• _WHAT TO WORK ON_
What is needed here is an exact copy of every entry.

• _MATERIAL TO PROCESS_

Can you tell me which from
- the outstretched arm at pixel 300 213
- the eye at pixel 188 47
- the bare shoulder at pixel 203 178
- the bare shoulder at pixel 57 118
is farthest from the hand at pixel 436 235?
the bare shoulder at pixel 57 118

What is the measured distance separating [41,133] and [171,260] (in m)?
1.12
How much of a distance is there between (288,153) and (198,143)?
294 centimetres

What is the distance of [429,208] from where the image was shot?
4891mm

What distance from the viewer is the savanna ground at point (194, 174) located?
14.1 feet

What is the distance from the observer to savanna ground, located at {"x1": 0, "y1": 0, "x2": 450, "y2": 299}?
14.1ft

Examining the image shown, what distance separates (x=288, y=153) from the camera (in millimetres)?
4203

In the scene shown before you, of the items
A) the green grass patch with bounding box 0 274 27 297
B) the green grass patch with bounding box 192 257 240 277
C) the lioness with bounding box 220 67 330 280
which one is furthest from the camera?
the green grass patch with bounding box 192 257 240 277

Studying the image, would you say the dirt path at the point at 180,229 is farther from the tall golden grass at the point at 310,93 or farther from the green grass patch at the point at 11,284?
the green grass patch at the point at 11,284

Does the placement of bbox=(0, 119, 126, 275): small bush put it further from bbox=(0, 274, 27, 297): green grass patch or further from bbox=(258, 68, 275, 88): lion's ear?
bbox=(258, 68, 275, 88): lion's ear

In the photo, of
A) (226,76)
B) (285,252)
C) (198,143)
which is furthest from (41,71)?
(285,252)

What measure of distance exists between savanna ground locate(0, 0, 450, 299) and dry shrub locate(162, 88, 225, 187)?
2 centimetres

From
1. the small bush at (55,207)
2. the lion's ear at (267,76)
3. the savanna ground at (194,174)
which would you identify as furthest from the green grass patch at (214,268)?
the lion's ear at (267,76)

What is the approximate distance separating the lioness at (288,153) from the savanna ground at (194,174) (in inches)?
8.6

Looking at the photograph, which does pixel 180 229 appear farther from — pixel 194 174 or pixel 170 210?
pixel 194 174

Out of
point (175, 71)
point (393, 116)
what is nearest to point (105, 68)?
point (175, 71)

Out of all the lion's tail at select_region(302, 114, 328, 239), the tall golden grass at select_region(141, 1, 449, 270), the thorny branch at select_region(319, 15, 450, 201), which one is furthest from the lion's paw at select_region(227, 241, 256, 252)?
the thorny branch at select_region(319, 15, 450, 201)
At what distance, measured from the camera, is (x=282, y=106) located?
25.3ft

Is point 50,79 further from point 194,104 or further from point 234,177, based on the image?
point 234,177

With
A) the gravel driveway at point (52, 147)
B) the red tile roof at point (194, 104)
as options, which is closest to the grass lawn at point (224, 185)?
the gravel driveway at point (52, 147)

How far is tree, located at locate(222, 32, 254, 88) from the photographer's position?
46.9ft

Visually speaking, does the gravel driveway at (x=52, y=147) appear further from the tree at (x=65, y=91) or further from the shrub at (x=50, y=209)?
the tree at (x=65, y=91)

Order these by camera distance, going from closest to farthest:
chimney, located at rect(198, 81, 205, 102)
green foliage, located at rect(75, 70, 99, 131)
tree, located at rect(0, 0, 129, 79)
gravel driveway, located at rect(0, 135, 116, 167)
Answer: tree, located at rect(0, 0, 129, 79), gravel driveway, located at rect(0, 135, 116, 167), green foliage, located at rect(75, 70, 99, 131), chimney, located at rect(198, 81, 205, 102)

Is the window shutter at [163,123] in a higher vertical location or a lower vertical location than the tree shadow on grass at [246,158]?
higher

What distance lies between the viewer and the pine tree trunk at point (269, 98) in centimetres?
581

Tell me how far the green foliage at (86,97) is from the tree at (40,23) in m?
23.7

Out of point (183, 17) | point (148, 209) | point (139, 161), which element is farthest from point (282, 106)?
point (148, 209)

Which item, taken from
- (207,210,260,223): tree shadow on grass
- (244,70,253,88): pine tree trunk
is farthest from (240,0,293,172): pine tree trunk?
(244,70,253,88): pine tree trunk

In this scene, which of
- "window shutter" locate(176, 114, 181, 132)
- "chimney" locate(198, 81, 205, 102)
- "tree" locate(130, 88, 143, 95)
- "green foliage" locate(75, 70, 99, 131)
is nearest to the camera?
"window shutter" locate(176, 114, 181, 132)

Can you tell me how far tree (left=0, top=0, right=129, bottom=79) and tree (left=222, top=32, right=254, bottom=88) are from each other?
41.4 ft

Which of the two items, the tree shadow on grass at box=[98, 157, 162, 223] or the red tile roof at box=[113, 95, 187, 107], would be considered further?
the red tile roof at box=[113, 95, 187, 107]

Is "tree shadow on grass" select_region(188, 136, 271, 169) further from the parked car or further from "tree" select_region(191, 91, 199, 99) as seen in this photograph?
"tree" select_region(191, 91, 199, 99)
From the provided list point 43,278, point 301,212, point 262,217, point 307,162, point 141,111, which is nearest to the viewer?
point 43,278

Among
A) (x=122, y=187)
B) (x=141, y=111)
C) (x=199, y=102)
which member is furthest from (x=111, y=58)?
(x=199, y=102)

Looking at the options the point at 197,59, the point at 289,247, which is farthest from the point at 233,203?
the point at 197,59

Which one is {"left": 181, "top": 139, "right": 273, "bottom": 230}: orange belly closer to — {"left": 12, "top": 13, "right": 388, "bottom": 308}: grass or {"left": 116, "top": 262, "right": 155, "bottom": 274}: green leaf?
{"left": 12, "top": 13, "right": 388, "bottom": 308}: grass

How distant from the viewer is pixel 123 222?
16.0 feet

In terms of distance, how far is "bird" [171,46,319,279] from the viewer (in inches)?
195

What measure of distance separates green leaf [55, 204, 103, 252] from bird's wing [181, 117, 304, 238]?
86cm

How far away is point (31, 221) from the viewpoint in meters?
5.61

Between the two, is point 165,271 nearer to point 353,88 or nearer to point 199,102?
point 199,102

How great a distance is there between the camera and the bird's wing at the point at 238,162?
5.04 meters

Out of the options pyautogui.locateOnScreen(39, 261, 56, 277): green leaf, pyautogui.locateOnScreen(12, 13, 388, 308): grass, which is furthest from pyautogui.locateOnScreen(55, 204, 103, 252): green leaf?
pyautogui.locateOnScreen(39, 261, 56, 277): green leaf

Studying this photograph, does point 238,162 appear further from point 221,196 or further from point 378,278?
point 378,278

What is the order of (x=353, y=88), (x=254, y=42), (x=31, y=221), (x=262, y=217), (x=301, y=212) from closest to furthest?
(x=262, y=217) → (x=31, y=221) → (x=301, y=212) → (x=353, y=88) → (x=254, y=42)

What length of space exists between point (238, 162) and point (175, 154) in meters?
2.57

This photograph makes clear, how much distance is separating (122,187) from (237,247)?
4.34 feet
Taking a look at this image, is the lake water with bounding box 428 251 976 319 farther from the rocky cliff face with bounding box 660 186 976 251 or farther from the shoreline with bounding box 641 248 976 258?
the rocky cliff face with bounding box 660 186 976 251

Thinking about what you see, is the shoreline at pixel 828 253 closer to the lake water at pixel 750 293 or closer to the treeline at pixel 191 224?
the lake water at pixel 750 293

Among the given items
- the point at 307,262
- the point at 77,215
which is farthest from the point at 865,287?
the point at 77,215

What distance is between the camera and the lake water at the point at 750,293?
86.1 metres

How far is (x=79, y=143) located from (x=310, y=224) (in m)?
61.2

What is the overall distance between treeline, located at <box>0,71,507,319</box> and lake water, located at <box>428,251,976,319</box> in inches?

• _EXERCISE SOLUTION_
Can you tell me which from
- the outstretched arm at pixel 300 213
- the eye at pixel 188 47
- the bare shoulder at pixel 203 178
- the bare shoulder at pixel 57 118
is farthest from the hand at pixel 436 235?
the bare shoulder at pixel 57 118

What is the measured distance separating [41,133] and [171,260] (in m)?
1.12
How much of a distance is there between (288,153) and (198,143)?
294 centimetres

What is the distance of [429,208] from where the image was shot?
4891mm

What distance from the viewer is the savanna ground at point (194, 174) located?
14.1 feet

What is the distance from the observer to savanna ground, located at {"x1": 0, "y1": 0, "x2": 450, "y2": 299}?
14.1ft

Examining the image shown, what distance separates (x=288, y=153) from the camera (in millimetres)?
4203

In the scene shown before you, of the items
A) the green grass patch with bounding box 0 274 27 297
B) the green grass patch with bounding box 192 257 240 277
C) the lioness with bounding box 220 67 330 280
which one is furthest from the camera?
the green grass patch with bounding box 192 257 240 277

Studying the image, would you say the dirt path at the point at 180,229 is farther from the tall golden grass at the point at 310,93 or farther from the green grass patch at the point at 11,284?
the green grass patch at the point at 11,284

Does the placement of bbox=(0, 119, 126, 275): small bush put it further from bbox=(0, 274, 27, 297): green grass patch or further from bbox=(258, 68, 275, 88): lion's ear?
bbox=(258, 68, 275, 88): lion's ear

In the photo, of
A) (226,76)
B) (285,252)
C) (198,143)
which is furthest from (41,71)?
(285,252)

What measure of distance exists between savanna ground locate(0, 0, 450, 299) and dry shrub locate(162, 88, 225, 187)?
2 centimetres

From
1. the small bush at (55,207)
2. the lion's ear at (267,76)
3. the savanna ground at (194,174)
which would you identify as furthest from the green grass patch at (214,268)?
the lion's ear at (267,76)

What is the approximate distance separating the lioness at (288,153) from the savanna ground at (194,174) (in inches)?
8.6

Looking at the photograph, which does pixel 180 229 appear farther from — pixel 194 174 or pixel 170 210?
pixel 194 174

Out of
point (175, 71)
point (393, 116)
what is nearest to point (105, 68)?
point (175, 71)

Out of all the lion's tail at select_region(302, 114, 328, 239), the tall golden grass at select_region(141, 1, 449, 270), the thorny branch at select_region(319, 15, 450, 201), which one is furthest from the lion's paw at select_region(227, 241, 256, 252)?
the thorny branch at select_region(319, 15, 450, 201)
At what distance, measured from the camera, is (x=282, y=106) located?
25.3ft

Is point 50,79 further from point 194,104 or further from point 234,177, based on the image?
point 234,177

With
A) the gravel driveway at point (52, 147)
B) the red tile roof at point (194, 104)
as options, which is closest to the grass lawn at point (224, 185)?
the gravel driveway at point (52, 147)

How far is tree, located at locate(222, 32, 254, 88) from the photographer's position?
46.9ft

Visually speaking, does the gravel driveway at (x=52, y=147) appear further from the tree at (x=65, y=91) or further from the shrub at (x=50, y=209)?
the tree at (x=65, y=91)

Order these by camera distance, going from closest to farthest:
chimney, located at rect(198, 81, 205, 102)
green foliage, located at rect(75, 70, 99, 131)
tree, located at rect(0, 0, 129, 79)
gravel driveway, located at rect(0, 135, 116, 167)
Answer: tree, located at rect(0, 0, 129, 79), gravel driveway, located at rect(0, 135, 116, 167), green foliage, located at rect(75, 70, 99, 131), chimney, located at rect(198, 81, 205, 102)

Is the window shutter at [163,123] in a higher vertical location or a lower vertical location than the tree shadow on grass at [246,158]?
higher

What distance lies between the viewer and the pine tree trunk at point (269, 98) in centimetres?
581

Tell me how far the green foliage at (86,97) is from the tree at (40,23) in m?
23.7

Out of point (183, 17) | point (148, 209) | point (139, 161), which element is farthest from point (282, 106)?
point (148, 209)

Which item, taken from
- (207,210,260,223): tree shadow on grass
- (244,70,253,88): pine tree trunk
is farthest from (240,0,293,172): pine tree trunk?
(244,70,253,88): pine tree trunk

In this scene, which of
- "window shutter" locate(176, 114, 181, 132)
- "chimney" locate(198, 81, 205, 102)
- "tree" locate(130, 88, 143, 95)
- "green foliage" locate(75, 70, 99, 131)
is nearest to the camera?
"window shutter" locate(176, 114, 181, 132)

Can you tell me how far tree (left=0, top=0, right=129, bottom=79) and tree (left=222, top=32, right=254, bottom=88) are from each other?
41.4 ft

Which of the two items, the tree shadow on grass at box=[98, 157, 162, 223] or the red tile roof at box=[113, 95, 187, 107], would be considered further?
the red tile roof at box=[113, 95, 187, 107]

Is "tree shadow on grass" select_region(188, 136, 271, 169) further from the parked car or further from "tree" select_region(191, 91, 199, 99) as seen in this photograph?
"tree" select_region(191, 91, 199, 99)
From the provided list point 43,278, point 301,212, point 262,217, point 307,162, point 141,111, which is nearest to the viewer?
point 43,278

Among
A) (x=122, y=187)
B) (x=141, y=111)
C) (x=199, y=102)
which member is furthest from (x=111, y=58)?
(x=199, y=102)

Looking at the options the point at 197,59, the point at 289,247, which is farthest from the point at 233,203?
the point at 197,59

Which one is {"left": 181, "top": 139, "right": 273, "bottom": 230}: orange belly closer to — {"left": 12, "top": 13, "right": 388, "bottom": 308}: grass or {"left": 116, "top": 262, "right": 155, "bottom": 274}: green leaf?
{"left": 12, "top": 13, "right": 388, "bottom": 308}: grass

How distant from the viewer is pixel 123 222?
16.0 feet

In terms of distance, how far is "bird" [171,46,319,279] from the viewer (in inches)?
195

What measure of distance separates green leaf [55, 204, 103, 252] from bird's wing [181, 117, 304, 238]?
86cm

How far away is point (31, 221) from the viewpoint in meters?
5.61

Between the two, is point 165,271 nearer to point 353,88 or nearer to point 199,102?
point 199,102

How great a distance is there between the camera and the bird's wing at the point at 238,162?
5.04 meters

Out of the options pyautogui.locateOnScreen(39, 261, 56, 277): green leaf, pyautogui.locateOnScreen(12, 13, 388, 308): grass, which is furthest from pyautogui.locateOnScreen(55, 204, 103, 252): green leaf?
pyautogui.locateOnScreen(39, 261, 56, 277): green leaf

Studying this photograph, does point 238,162 appear further from point 221,196 or further from point 378,278?
point 378,278

What is the order of (x=353, y=88), (x=254, y=42), (x=31, y=221), (x=262, y=217), (x=301, y=212) from closest to furthest?
(x=262, y=217) → (x=31, y=221) → (x=301, y=212) → (x=353, y=88) → (x=254, y=42)

What length of space exists between point (238, 162) and point (175, 154) in meters?
2.57

This photograph makes clear, how much distance is separating (122,187) from (237,247)?
4.34 feet
Taking a look at this image, is the lake water with bounding box 428 251 976 319 farther from the rocky cliff face with bounding box 660 186 976 251 or farther from the shoreline with bounding box 641 248 976 258?
the rocky cliff face with bounding box 660 186 976 251

Thinking about what you see, is the shoreline at pixel 828 253 closer to the lake water at pixel 750 293 or closer to the treeline at pixel 191 224?
the lake water at pixel 750 293

Among the given items
- the point at 307,262
- the point at 77,215
which is farthest from the point at 865,287?
the point at 77,215

What distance is between the camera and the lake water at the point at 750,293?
86.1 metres

How far is (x=79, y=143) located from (x=310, y=224) (in m)?
61.2

What is the overall distance between treeline, located at <box>0,71,507,319</box> and lake water, located at <box>428,251,976,319</box> in inches?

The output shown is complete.